Requirement —
Every entry below needs to be repeated exactly as written.

Provided information —
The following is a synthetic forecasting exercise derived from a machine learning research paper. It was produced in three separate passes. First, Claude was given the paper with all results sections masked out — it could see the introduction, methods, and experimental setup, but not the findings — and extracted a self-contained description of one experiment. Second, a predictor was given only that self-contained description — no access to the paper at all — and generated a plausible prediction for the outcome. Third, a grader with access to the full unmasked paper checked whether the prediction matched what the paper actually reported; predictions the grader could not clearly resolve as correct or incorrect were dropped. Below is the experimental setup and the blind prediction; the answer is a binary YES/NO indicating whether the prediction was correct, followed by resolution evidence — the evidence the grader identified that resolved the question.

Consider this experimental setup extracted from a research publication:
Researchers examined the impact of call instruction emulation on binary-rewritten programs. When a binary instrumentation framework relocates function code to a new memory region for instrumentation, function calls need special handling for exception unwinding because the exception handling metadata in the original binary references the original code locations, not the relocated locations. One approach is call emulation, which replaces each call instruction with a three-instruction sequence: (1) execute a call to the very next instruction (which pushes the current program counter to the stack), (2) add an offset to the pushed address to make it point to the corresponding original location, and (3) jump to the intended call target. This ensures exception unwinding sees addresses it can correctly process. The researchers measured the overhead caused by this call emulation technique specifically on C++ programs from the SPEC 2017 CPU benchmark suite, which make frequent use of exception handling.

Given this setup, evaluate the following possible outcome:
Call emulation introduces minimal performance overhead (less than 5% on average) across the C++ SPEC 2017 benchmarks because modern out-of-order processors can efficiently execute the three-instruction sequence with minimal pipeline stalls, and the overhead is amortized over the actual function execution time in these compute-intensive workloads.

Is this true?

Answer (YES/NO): NO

Finished exercise —
The following is a synthetic forecasting exercise derived from a machine learning research paper. It was produced in three separate passes. First, Claude was given the paper with all results sections masked out — it could see the introduction, methods, and experimental setup, but not the findings — and extracted a self-contained description of one experiment. Second, a predictor was given only that self-contained description — no access to the paper at all — and generated a plausible prediction for the outcome. Third, a grader with access to the full unmasked paper checked whether the prediction matched what the paper actually reported; predictions the grader could not clearly resolve as correct or incorrect were dropped. Below is the experimental setup and the blind prediction; the answer is a binary YES/NO indicating whether the prediction was correct, followed by resolution evidence — the evidence the grader identified that resolved the question.

Consider this experimental setup extracted from a research publication:
Researchers examined the impact of call instruction emulation on binary-rewritten programs. When a binary instrumentation framework relocates function code to a new memory region for instrumentation, function calls need special handling for exception unwinding because the exception handling metadata in the original binary references the original code locations, not the relocated locations. One approach is call emulation, which replaces each call instruction with a three-instruction sequence: (1) execute a call to the very next instruction (which pushes the current program counter to the stack), (2) add an offset to the pushed address to make it point to the corresponding original location, and (3) jump to the intended call target. This ensures exception unwinding sees addresses it can correctly process. The researchers measured the overhead caused by this call emulation technique specifically on C++ programs from the SPEC 2017 CPU benchmark suite, which make frequent use of exception handling.

Given this setup, evaluate the following possible outcome:
Call emulation introduces minimal performance overhead (less than 5% on average) across the C++ SPEC 2017 benchmarks because modern out-of-order processors can efficiently execute the three-instruction sequence with minimal pipeline stalls, and the overhead is amortized over the actual function execution time in these compute-intensive workloads.

Is this true?

Answer (YES/NO): NO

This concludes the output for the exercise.